While drafting agreements that make everyone happy (enough) is key to the success of a mixed-use development. The financing is perhaps one of the biggest non-starters.
“Because most developers have a goal of selling the project upon realization of stabilized cash flow, care must be provided to allow for each component to be able to be defined and conveyed, in order to market parcels to the strategic investors,” Connor says. “Put another way, a REIT which invests solely in office projects will have little appetite to acquire a parcel which includes retail, residential or other uses.”
Experts note that mixed-use projects are increasingly a response to less available land for new development in dense metropolitan areas.
“What makes a given mixed-use project unique depends to a significant extent on whether you are dealing with a ‘vertical’ or a ‘horizontal’ mixed-use project, and whether the project is being developed by a single developer or multiple developers,” says Mike Ripp, an attorney at Ryley Carlock & Applewhite.
Vertical projects, he says, are the most complicated type of mixed-use development.
“The uses are more physically interdependent on each other and that components on the lower floors may need to be in use before the upper floors are complete,” he says.
“The reason these projects are becoming more popular is because people like to live, work and play all in the same area. People like having access to these types of things,” says Nussbaum, Gillis & Dinner attorney Howard Weiss.
From a consumer standpoint, mixed-use developments make life easier. That said, it’s a long journey to the “parcelization scheme” that will grab investors, developers and tenants.

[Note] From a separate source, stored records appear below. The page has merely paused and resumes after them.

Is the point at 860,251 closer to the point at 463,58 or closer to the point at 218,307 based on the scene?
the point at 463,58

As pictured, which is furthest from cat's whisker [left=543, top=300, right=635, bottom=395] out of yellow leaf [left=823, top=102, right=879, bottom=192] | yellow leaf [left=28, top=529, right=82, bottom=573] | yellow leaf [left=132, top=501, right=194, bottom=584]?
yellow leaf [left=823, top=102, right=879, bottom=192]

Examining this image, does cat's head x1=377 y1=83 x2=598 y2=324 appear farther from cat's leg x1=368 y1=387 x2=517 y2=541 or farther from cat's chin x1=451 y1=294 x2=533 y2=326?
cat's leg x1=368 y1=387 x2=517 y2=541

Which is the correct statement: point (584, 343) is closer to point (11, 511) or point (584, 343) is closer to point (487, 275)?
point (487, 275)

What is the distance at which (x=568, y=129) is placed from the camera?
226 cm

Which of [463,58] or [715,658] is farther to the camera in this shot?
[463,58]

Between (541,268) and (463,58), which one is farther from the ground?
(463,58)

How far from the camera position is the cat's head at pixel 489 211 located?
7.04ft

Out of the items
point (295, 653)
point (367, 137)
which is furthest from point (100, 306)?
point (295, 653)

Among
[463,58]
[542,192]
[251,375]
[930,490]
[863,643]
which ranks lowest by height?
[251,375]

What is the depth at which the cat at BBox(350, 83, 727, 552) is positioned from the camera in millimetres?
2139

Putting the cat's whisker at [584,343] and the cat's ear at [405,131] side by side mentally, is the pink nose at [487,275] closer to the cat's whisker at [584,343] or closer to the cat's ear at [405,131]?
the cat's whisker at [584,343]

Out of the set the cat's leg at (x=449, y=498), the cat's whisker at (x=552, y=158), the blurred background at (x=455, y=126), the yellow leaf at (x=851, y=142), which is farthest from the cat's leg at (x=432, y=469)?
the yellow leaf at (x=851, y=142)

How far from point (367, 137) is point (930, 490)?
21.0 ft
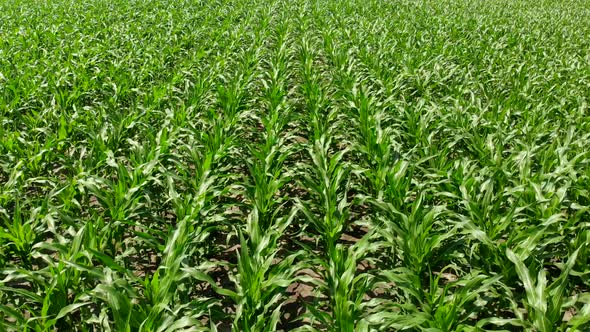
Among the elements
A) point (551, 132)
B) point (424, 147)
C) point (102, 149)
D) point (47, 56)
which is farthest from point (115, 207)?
point (47, 56)

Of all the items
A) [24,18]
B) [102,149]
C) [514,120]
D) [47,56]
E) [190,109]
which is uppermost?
[24,18]

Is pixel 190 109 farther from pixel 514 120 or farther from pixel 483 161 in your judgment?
pixel 514 120

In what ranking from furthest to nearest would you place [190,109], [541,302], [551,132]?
[190,109], [551,132], [541,302]

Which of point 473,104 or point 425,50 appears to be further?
point 425,50

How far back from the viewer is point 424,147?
4379 mm

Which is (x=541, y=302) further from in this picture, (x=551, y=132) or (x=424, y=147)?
(x=551, y=132)

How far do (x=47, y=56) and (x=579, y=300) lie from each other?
8.31 meters

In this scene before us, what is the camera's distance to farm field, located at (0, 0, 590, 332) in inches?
104

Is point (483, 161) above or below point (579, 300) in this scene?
above

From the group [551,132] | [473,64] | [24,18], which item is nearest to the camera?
[551,132]

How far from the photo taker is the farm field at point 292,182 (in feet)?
8.68

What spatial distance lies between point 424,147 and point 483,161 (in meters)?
0.53

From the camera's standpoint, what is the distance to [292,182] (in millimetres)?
4582

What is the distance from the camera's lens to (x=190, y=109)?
542cm
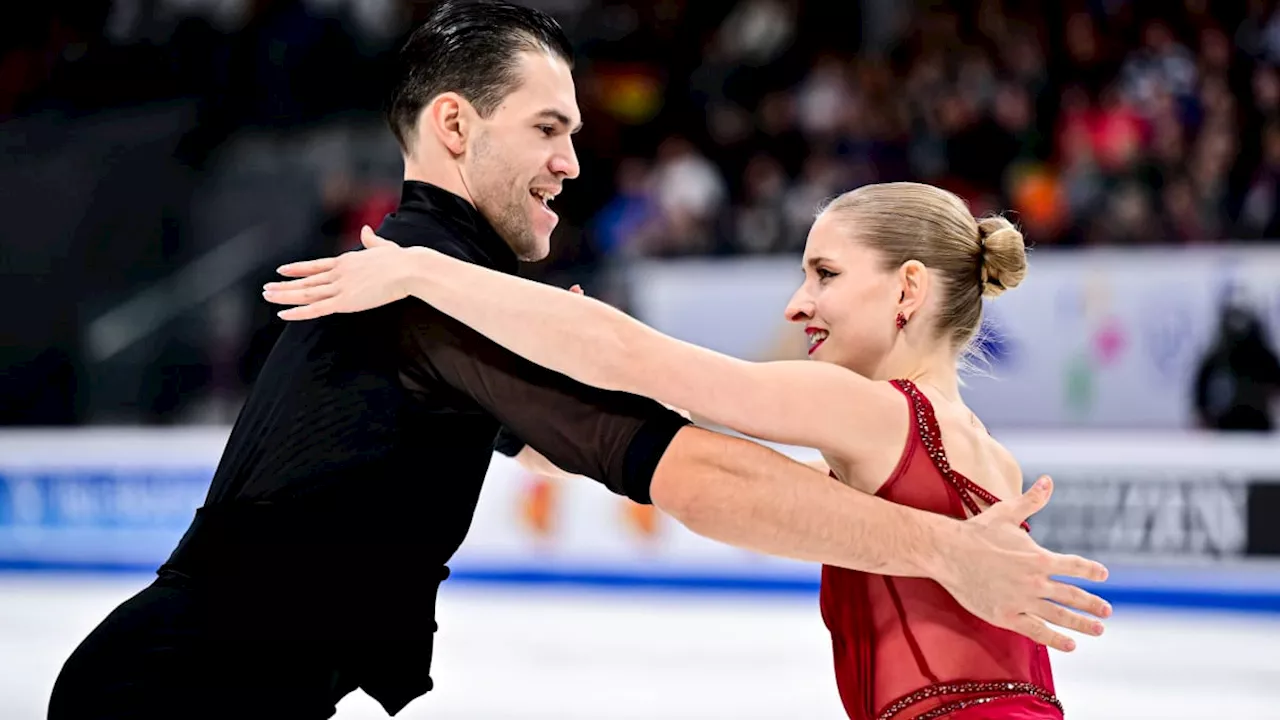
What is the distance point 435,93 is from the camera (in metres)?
2.51

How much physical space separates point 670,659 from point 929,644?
375 centimetres

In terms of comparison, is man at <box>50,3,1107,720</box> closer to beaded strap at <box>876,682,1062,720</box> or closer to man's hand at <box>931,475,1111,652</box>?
man's hand at <box>931,475,1111,652</box>

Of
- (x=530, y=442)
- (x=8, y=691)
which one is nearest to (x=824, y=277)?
(x=530, y=442)

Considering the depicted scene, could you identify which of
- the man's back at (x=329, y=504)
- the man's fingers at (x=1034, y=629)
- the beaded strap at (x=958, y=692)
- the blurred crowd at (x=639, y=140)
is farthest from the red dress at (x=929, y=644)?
the blurred crowd at (x=639, y=140)

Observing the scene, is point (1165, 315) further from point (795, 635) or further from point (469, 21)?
point (469, 21)

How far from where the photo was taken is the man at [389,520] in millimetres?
2133

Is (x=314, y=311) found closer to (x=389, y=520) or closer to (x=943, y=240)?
(x=389, y=520)

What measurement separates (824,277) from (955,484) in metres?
0.42

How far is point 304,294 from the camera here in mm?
2277

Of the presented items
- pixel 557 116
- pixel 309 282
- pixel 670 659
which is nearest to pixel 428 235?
pixel 309 282

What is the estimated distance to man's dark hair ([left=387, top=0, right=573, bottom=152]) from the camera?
2.48m

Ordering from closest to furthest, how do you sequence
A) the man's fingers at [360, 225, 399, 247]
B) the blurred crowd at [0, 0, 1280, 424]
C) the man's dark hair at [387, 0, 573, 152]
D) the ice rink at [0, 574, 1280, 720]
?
1. the man's fingers at [360, 225, 399, 247]
2. the man's dark hair at [387, 0, 573, 152]
3. the ice rink at [0, 574, 1280, 720]
4. the blurred crowd at [0, 0, 1280, 424]

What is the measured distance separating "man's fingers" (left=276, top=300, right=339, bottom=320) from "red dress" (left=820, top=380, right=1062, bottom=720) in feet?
2.92

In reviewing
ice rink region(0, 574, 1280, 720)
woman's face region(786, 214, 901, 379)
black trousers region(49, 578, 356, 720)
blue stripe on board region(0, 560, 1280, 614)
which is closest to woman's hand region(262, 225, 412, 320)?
black trousers region(49, 578, 356, 720)
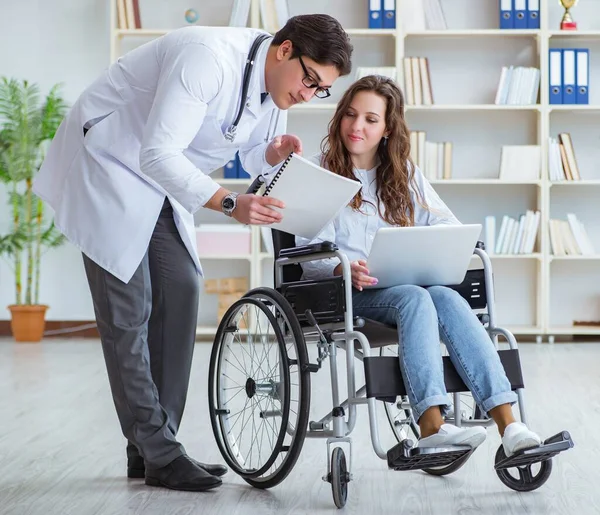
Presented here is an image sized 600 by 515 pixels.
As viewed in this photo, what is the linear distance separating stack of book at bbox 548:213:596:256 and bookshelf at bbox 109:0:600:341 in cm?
20

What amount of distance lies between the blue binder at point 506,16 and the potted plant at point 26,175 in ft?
7.96

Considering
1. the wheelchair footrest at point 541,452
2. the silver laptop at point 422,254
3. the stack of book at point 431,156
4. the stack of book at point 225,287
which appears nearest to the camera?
the wheelchair footrest at point 541,452

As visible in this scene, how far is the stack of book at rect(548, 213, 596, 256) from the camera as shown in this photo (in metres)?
5.41

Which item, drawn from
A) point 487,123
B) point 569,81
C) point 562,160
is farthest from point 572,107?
point 487,123

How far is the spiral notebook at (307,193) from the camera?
1929 millimetres

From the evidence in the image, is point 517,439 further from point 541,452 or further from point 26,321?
point 26,321

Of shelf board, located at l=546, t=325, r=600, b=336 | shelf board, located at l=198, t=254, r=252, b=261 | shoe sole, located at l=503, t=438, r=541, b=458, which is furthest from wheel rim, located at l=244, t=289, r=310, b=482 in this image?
shelf board, located at l=546, t=325, r=600, b=336

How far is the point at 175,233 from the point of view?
7.55 feet

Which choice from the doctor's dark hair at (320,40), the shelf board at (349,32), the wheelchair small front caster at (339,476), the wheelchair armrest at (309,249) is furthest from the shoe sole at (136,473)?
the shelf board at (349,32)

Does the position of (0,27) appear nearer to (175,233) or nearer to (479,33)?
(479,33)

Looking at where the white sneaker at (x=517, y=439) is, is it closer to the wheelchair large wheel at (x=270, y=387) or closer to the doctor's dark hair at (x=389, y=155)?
the wheelchair large wheel at (x=270, y=387)

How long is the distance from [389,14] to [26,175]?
2.13m

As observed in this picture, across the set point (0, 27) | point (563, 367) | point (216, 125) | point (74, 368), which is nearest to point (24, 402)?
point (74, 368)

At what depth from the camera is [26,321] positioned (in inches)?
211
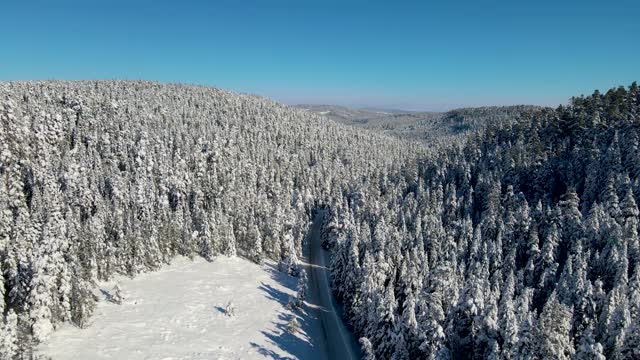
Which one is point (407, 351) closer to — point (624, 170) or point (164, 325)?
point (164, 325)

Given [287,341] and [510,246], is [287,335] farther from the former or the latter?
[510,246]

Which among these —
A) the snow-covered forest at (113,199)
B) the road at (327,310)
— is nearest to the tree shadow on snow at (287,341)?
the road at (327,310)

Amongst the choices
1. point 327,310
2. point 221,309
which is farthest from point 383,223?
point 221,309

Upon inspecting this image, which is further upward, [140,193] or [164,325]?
[140,193]

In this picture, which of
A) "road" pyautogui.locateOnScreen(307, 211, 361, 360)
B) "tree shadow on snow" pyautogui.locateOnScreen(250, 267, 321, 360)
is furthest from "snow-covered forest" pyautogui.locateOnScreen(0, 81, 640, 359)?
"tree shadow on snow" pyautogui.locateOnScreen(250, 267, 321, 360)

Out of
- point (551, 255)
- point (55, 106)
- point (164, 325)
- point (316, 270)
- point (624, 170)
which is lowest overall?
point (316, 270)

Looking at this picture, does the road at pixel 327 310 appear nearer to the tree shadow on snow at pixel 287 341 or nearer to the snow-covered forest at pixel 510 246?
the snow-covered forest at pixel 510 246

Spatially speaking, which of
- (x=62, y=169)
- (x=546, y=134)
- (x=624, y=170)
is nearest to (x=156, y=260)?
(x=62, y=169)
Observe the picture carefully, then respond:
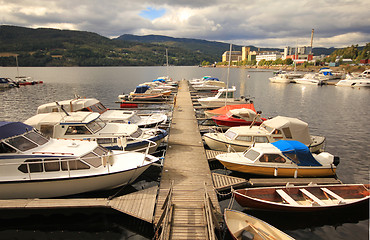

“As mixed-use projects become more prevalent nationally, it is likely that standard ways of handling the more common mixed-use project issues will evolve and gain acceptance,” says Ripp.
“Some lenders find mixed-use projects difficult to evaluate because of the lack of real comparables,” Ripp says, adding that underwriting the many components of development and being able to judge whether a developer has sufficient experience all the product types are also of concern to lenders.
Every single use at CityScape was financed independently of the others. It built a hotel, occupied it and then built apartments above. Instead of phases expanding horizontally, CityScape expanded vertically.
“The idea of having to vertically finance the phasing of a mixed-use project has been one of the most complicated things we’ve had to do here,” says Jeff Moloznik, general manager of CityScape. “That part of it was far and away one of the most interesting and intricate elements of what happened,” says Moloznik of the design and engineering work as well as the financing of the CityScape phases, which happened over a seven-year span.
Additionally, Weiss points out, discrepancy between parking ratios for the different components can sometimes occur. Another issue, he says, comes to leasing. As a tenant, he says, you may not have as much control over eliminating competition — for instance, being the only sub shop in the complex. Operating expenses, too, are important to define for the respective uses.
The expenses for elevators, cleaning and janitorial services or security are not always shared by all the tenants in a mixed-use development, he adds, citing the vertical and disjointed CityScape as an example.
“There’s always an issue with the allocation of these expenses,” says Weiss.
It is easier, he says, for projects such as Kierland or Scottsdale Waterfront, which have different components in different buildings — spread horizontally. “In that type, from a legal perspective, you’ll deal with reciprocal easement (REAs) and operational agreements,” says Weiss.
That means that during development, if different components are owned or developed by separate companies, they can sign an agreement that allows for the most beneficial coexistence through contractual obligation.
“There are a lot of commercial leases out there, but at the end of the day a landlord wants a lease that specifically works with their project,” says Weiss. “Because each one has a unique component, and depending on the developer, I would say this would be handled more on a case by case basis.”